— BEGIN DOCUMENT TEXT —
Matthew Dominguez is the director of public affairs and government relations at the Nonhuman Rights Project. He spoke with ACE Researcher Toni Adleberg on July 26, 2017. This is a summary of their conversation.
What led you to the Nonhuman Rights Project?
Dominguez selected Lewis & Clark Law School because of his interest in environmental law, but taking Steven Wise’s class on Animal Rights and Jurisprudence made him aware of animal rights. When Dominguez attended Wise’s class, the organization that would become the Nonhuman Rights Project (NhRP) was just getting started, so the class was mainly a discussion of the project’s work.
After finishing law school, Dominguez worked for the Humane Society of the United States’ Farm Animal Protection Campaign (HSUS FAPC) for five years. He then joined NhRP about ten months ago, having admired their work for a long time. Because Dominguez had become critical of the relatively limited successes of campaigns for welfare reform and was more in favor of a rights-based approach, he was not completely satisfied working for HSUS. Though most activists there also wanted to have rights for animals, Dominguez felt that the term “rights” was considered problematic for unproven and unscientific reasons. He thinks that the reluctance to use the term “rights” is unwarranted; in his experience working at NhRP and HSUS, the general public has no problem with the term. For instance, when the circus bill was passed in New York City, four members of the city council identified as “animal rights activists” and, according to a 2015 Gallup poll, support for animal rights is on the rise.
What were some of NhRP’s biggest accomplishments last year?
NhRP is currently the only animal rights organization in the United States actually fighting to obtain legal rights for nonhuman animals, though they would welcome other groups working on the issue as well! Some organizations claim to fight for “animal rights” but their projects are actually largely aimed at improving animal welfare; they take no concrete steps to obtain legally recognized and enforceable rights for animals.
In the past year, NhRP has expanded their mission and they are now also active outside the courtroom. They are building an infrastructure in order to develop a grassroots movement for their rights-based approach which is similar to those of animal protection organizations. NhRP is also preparing their public policy activities and will soon introduce rights-based legislation at both city and state levels. Currently (before they introduce any new initiatives), they are still doing research, thoroughly vetting the issue, drafting legislation carefully, and building a coalition. For much of the past year, they focused on these activities behind the scenes so that when they finally introduce their first piece of legislation, it has a high probability of being passed.
— END DOCUMENT TEXT —
In the interview summary with Matthew Dominguez, how long did he work for the Humane Society of the United States' Farm Animal Protection Campaign after law school?
— BEGIN SOURCE DATA —
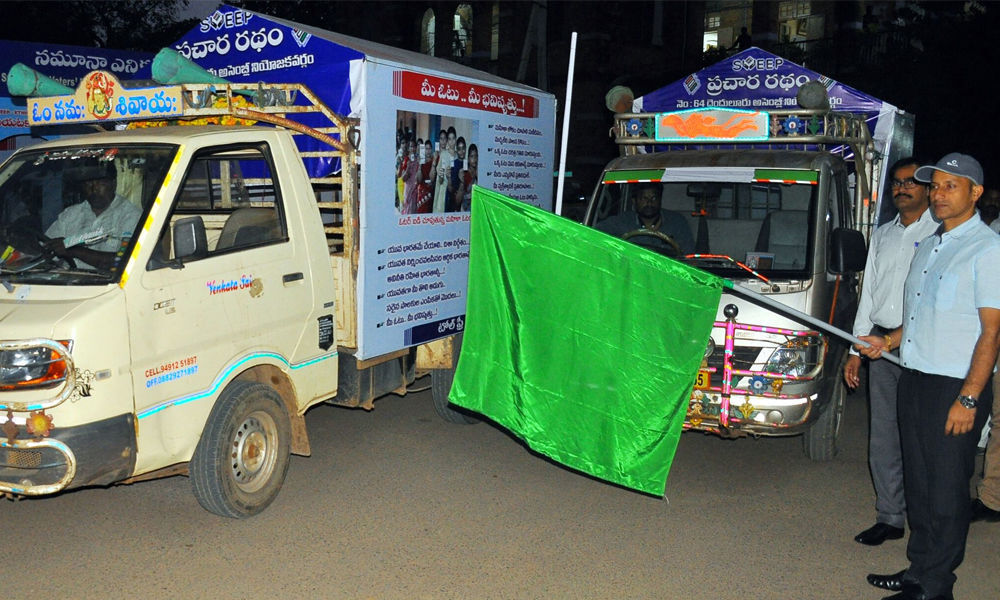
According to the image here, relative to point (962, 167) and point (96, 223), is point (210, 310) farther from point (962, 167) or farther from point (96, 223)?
point (962, 167)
— END SOURCE DATA —
EXERCISE RESPONSE:
Five years.